▸ WORK INSTRUCTIONS
Reproduce the data below with every instance of "camera" swapped for "observer" and all other text unchanged, omitting the pictures.

──────── SOURCE RECORDS

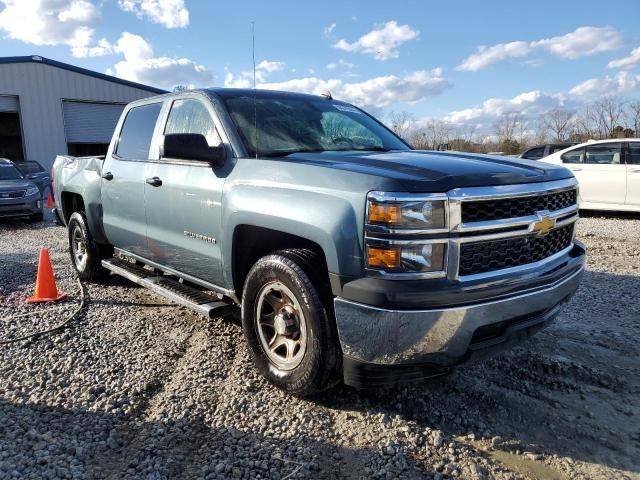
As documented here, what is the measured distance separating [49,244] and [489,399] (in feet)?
27.8

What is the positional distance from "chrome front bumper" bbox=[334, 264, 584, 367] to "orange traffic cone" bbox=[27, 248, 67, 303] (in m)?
3.82

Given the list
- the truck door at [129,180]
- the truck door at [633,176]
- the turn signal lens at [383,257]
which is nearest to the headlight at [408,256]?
the turn signal lens at [383,257]

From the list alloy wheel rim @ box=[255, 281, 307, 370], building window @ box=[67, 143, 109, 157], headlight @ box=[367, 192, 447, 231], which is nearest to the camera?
headlight @ box=[367, 192, 447, 231]

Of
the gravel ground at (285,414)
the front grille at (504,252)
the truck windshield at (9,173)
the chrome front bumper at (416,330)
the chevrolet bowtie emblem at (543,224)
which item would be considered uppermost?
the truck windshield at (9,173)

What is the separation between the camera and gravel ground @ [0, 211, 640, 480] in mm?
2475

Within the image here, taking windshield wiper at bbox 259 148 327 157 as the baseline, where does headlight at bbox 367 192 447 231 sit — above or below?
below

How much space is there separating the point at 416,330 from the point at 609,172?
953 centimetres

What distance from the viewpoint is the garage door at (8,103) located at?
21.5 m

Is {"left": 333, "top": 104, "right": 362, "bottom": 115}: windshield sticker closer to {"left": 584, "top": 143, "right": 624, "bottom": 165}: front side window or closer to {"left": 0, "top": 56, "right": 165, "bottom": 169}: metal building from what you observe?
{"left": 584, "top": 143, "right": 624, "bottom": 165}: front side window

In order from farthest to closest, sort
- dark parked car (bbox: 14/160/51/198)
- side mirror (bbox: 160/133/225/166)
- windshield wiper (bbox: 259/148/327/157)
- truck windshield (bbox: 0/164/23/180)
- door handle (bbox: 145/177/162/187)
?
dark parked car (bbox: 14/160/51/198) < truck windshield (bbox: 0/164/23/180) < door handle (bbox: 145/177/162/187) < windshield wiper (bbox: 259/148/327/157) < side mirror (bbox: 160/133/225/166)

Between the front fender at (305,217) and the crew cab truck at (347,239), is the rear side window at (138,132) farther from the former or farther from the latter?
the front fender at (305,217)

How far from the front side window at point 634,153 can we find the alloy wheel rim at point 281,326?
31.4 ft

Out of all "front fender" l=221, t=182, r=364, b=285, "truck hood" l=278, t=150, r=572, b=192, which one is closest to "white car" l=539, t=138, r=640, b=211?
"truck hood" l=278, t=150, r=572, b=192

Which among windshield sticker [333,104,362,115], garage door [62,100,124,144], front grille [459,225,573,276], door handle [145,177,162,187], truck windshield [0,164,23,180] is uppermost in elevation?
garage door [62,100,124,144]
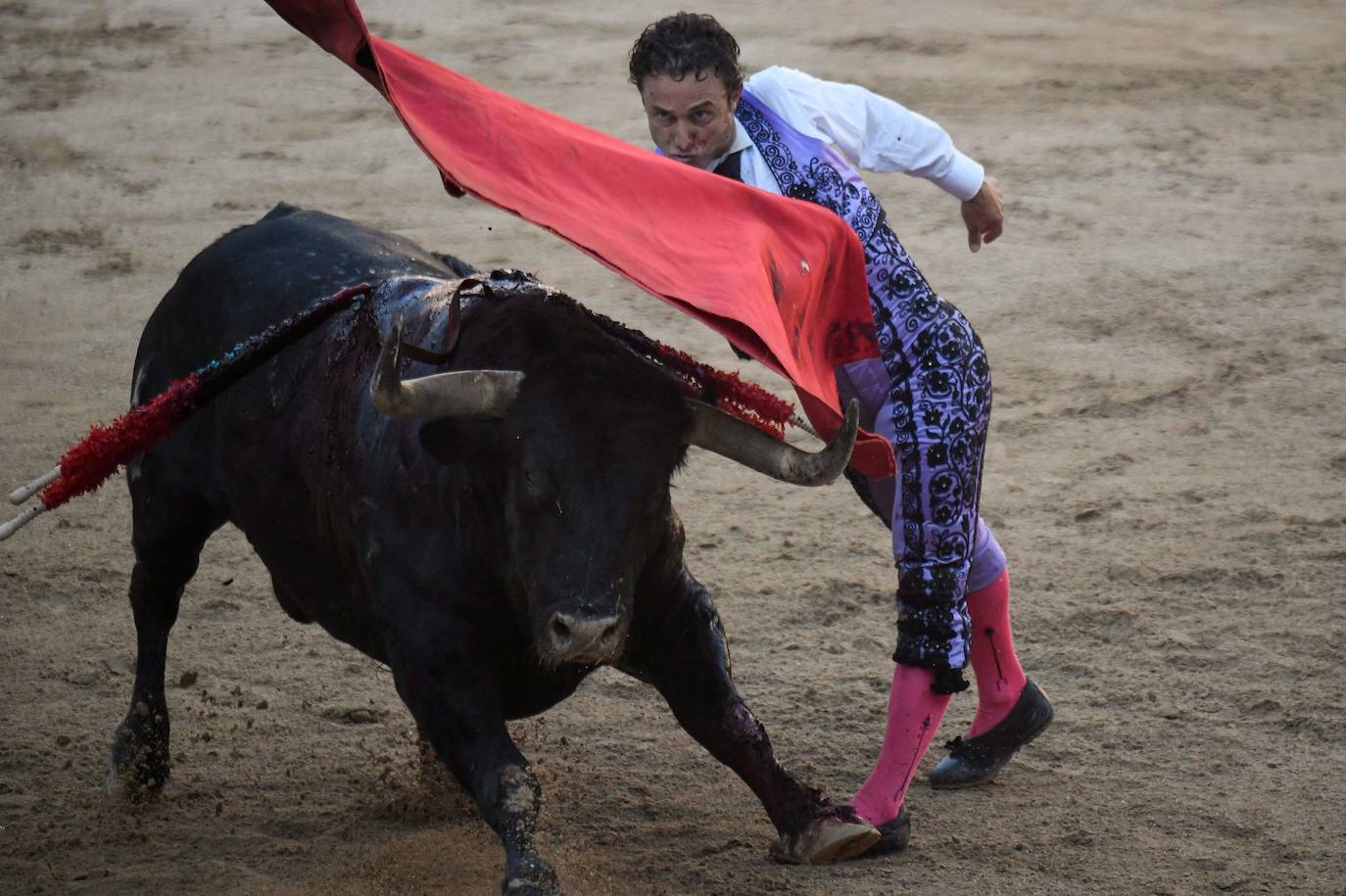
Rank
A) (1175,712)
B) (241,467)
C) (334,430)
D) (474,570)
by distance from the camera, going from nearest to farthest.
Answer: (474,570), (334,430), (241,467), (1175,712)

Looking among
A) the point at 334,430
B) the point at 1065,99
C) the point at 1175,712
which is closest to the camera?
Result: the point at 334,430

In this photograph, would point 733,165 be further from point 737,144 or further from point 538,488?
point 538,488

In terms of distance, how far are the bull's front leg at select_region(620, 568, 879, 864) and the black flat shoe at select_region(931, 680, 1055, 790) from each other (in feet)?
1.44

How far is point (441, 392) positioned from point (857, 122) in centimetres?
108

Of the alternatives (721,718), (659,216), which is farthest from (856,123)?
(721,718)

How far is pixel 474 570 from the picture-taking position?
3.18 metres

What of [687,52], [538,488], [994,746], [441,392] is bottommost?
[994,746]

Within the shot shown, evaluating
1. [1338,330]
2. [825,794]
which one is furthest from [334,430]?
[1338,330]

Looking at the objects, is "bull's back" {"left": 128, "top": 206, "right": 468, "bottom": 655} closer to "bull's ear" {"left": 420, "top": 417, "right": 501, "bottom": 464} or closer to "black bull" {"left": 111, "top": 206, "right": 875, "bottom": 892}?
"black bull" {"left": 111, "top": 206, "right": 875, "bottom": 892}

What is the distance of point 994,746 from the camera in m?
3.85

────────────────

▸ ANSWER FOR THE TASK
As documented here, what is the measured distance separating [49,244] and [489,399] (in feet)?
27.8

What is the positional distance from "chrome front bumper" bbox=[334, 264, 584, 367] to "orange traffic cone" bbox=[27, 248, 67, 303] (in m)?
3.82

Given the list
- the truck door at [129,180]
- the truck door at [633,176]
- the turn signal lens at [383,257]
which is nearest to the headlight at [408,256]?
the turn signal lens at [383,257]

From the list alloy wheel rim @ box=[255, 281, 307, 370], building window @ box=[67, 143, 109, 157], headlight @ box=[367, 192, 447, 231], which is nearest to the observer?
headlight @ box=[367, 192, 447, 231]

Of
the gravel ground at (285,414)
the front grille at (504,252)
the truck windshield at (9,173)
the chrome front bumper at (416,330)
the chevrolet bowtie emblem at (543,224)
which item would be considered uppermost?
the truck windshield at (9,173)

What is the separation between the observer and gravel ground @ [0, 211, 640, 480] in mm?
2475

Within the image here, taking windshield wiper at bbox 259 148 327 157 as the baseline, where does headlight at bbox 367 192 447 231 sit — above or below?
below

How much space is there separating the point at 416,330 from the point at 609,172?
953 centimetres

What distance from the viewpoint is the garage door at (8,103) located at?
21.5 m

Is {"left": 333, "top": 104, "right": 362, "bottom": 115}: windshield sticker closer to {"left": 584, "top": 143, "right": 624, "bottom": 165}: front side window or closer to {"left": 0, "top": 56, "right": 165, "bottom": 169}: metal building from what you observe?
{"left": 584, "top": 143, "right": 624, "bottom": 165}: front side window

In order from farthest to closest, sort
- dark parked car (bbox: 14/160/51/198)
- side mirror (bbox: 160/133/225/166)
- windshield wiper (bbox: 259/148/327/157)
- truck windshield (bbox: 0/164/23/180)
- door handle (bbox: 145/177/162/187)
?
dark parked car (bbox: 14/160/51/198) < truck windshield (bbox: 0/164/23/180) < door handle (bbox: 145/177/162/187) < windshield wiper (bbox: 259/148/327/157) < side mirror (bbox: 160/133/225/166)

Between the front fender at (305,217) and the crew cab truck at (347,239), is the rear side window at (138,132) farther from the former or farther from the latter?
the front fender at (305,217)

How far from the front side window at point 634,153 can we find the alloy wheel rim at point 281,326?
31.4 ft

Out of all "front fender" l=221, t=182, r=364, b=285, "truck hood" l=278, t=150, r=572, b=192, which one is closest to "white car" l=539, t=138, r=640, b=211?
"truck hood" l=278, t=150, r=572, b=192

Which among windshield sticker [333,104,362,115], garage door [62,100,124,144], front grille [459,225,573,276], door handle [145,177,162,187], truck windshield [0,164,23,180] is uppermost in elevation?
garage door [62,100,124,144]
Rank
A) (1175,712)
B) (241,467)
C) (334,430)
D) (474,570)
by distance from the observer, going from nearest to farthest.
Answer: (474,570), (334,430), (241,467), (1175,712)

Looking among
A) the point at 334,430
B) the point at 1065,99
C) the point at 1175,712
which is closest to the observer?
Result: the point at 334,430

In this photograph, would point 733,165 be further from point 737,144 or further from point 538,488?
point 538,488

In terms of distance, how far are the bull's front leg at select_region(620, 568, 879, 864) and the black flat shoe at select_region(931, 680, 1055, 790) from each other (in feet)?
1.44

How far is point (441, 392) positioned from point (857, 122) in centimetres?
108

Of the alternatives (721,718), (659,216), which is farthest from (856,123)?
(721,718)

How far is pixel 474 570 from the picture-taking position?
3.18 metres

What of [687,52], [538,488], [994,746], [441,392] is bottommost?
[994,746]

Within the shot shown, evaluating
1. [1338,330]
2. [825,794]
which one is furthest from [334,430]?
[1338,330]

Looking at the objects, is "bull's back" {"left": 128, "top": 206, "right": 468, "bottom": 655} closer to "bull's ear" {"left": 420, "top": 417, "right": 501, "bottom": 464} or closer to "black bull" {"left": 111, "top": 206, "right": 875, "bottom": 892}?
"black bull" {"left": 111, "top": 206, "right": 875, "bottom": 892}

What is the distance of point 994,746 from the observer in m?
3.85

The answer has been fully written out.